Participants who sued two Eastman Kodak Co. retirement plans and other defendants have reached a preliminary settlement that would provide $9.7 million to plaintiffs and to cover attorneys’ fees, which could amount to one-third of the award.
The preliminary agreement must be approved by U.S. District Court Judge David Larimer in Rochester, N.Y., in whose court seven separate lawsuits since early 2012 were consolidated into the single case. The proposed settlement agreement was filed April 22 with Mr. Larimer.
The plaintiffs were participants in the Eastman Kodak Employees’ Savings and Investment Plan and/or the now-closed Kodak Employee Stock Ownership Plan. They sued fiduciaries of the two plans, saying they violated their ERISA duties by permitting the plans to continue offering Eastman Kodak stock as an investment option as the company financial condition deteriorated, the document said.
The class-action suit covers participants or beneficiaries of both plans between Jan. 1, 2010, and March 31, 2012. Investors in the savings and investment plan are included in the class only if they had invested in the Kodak stock fund.

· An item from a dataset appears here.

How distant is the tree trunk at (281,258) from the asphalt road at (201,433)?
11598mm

According to a court document, the participants maintained that the defendants “violated the fiduciary duties of loyalty, care and prudence” under ERISA by keeping Kodak stock as an investment in both plans even as the company’s finances and stock price deteriorated. Eastman Kodak filed for Chapter 11 bankruptcy protection in January 2012. It emerged from bankruptcy in September 2013.
“The defendants have expressly denied any wrongdoing or liability of any kind and believe that they would have been ultimately successful,” the document stated.